+++ Материал для обработки +++

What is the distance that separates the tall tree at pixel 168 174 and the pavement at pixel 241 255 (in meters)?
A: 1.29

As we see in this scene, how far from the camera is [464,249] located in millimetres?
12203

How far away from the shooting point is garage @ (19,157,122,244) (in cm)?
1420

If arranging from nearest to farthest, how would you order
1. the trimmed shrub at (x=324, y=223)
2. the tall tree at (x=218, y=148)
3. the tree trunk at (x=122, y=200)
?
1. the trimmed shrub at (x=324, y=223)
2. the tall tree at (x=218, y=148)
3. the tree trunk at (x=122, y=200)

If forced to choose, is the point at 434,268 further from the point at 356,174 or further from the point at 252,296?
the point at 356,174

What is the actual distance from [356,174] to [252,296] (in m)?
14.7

+++
+++ Материал для обработки +++

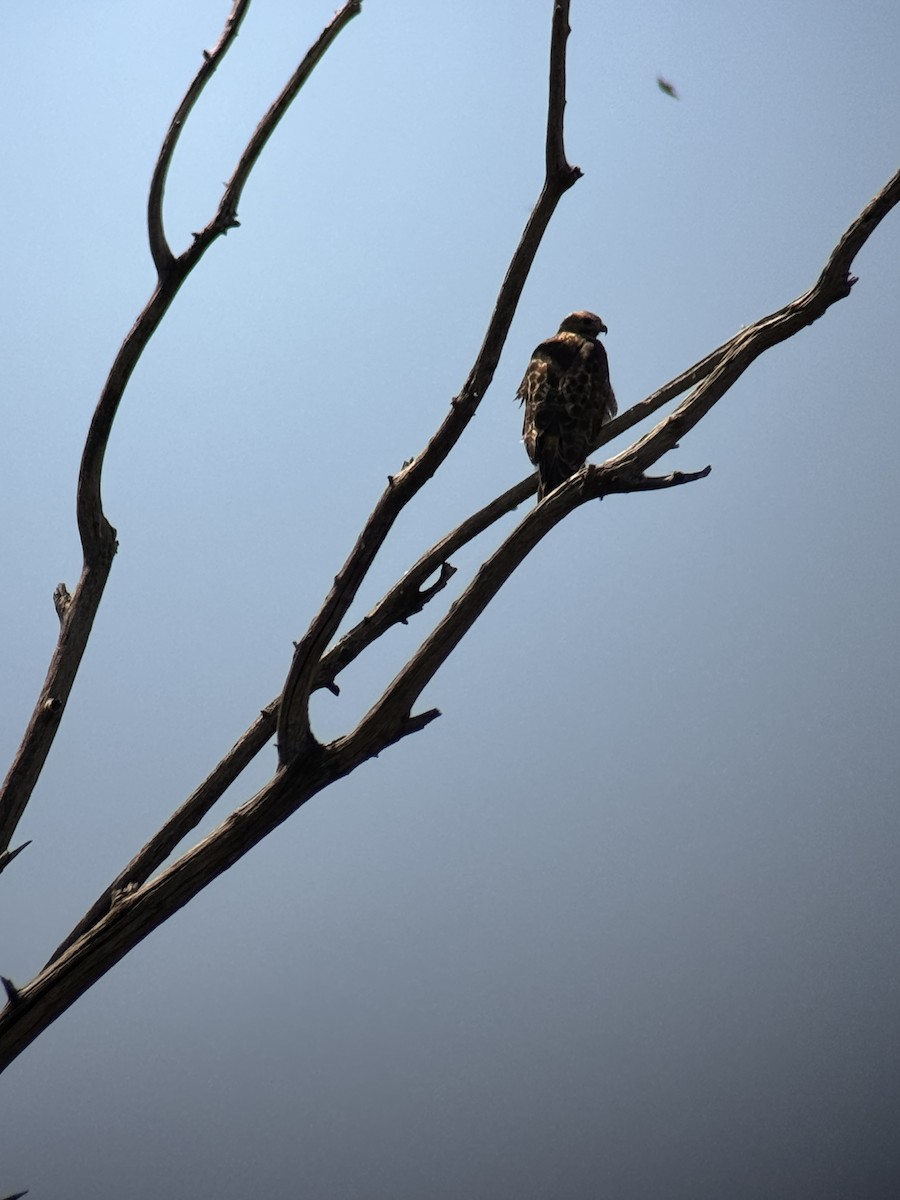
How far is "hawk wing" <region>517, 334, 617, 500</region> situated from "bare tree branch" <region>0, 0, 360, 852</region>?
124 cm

+++

▶ Условие задачи
В каких строках материала выше встречается слово «from»? Найдите и выпишите каждую из них.

▶ Решение задачи
As we see in this scene, how far from the camera is [464,249] located in millimetres?
How far away from the shooting point is garage @ (19,157,122,244) (in cm)?
If arranging from nearest to farthest, how would you order
If forced to choose, is the point at 434,268 further from the point at 356,174 or further from the point at 252,296?
What is the actual distance from [356,174] to [252,296] (in m)?
How far is "hawk wing" <region>517, 334, 617, 500</region> situated from "bare tree branch" <region>0, 0, 360, 852</region>?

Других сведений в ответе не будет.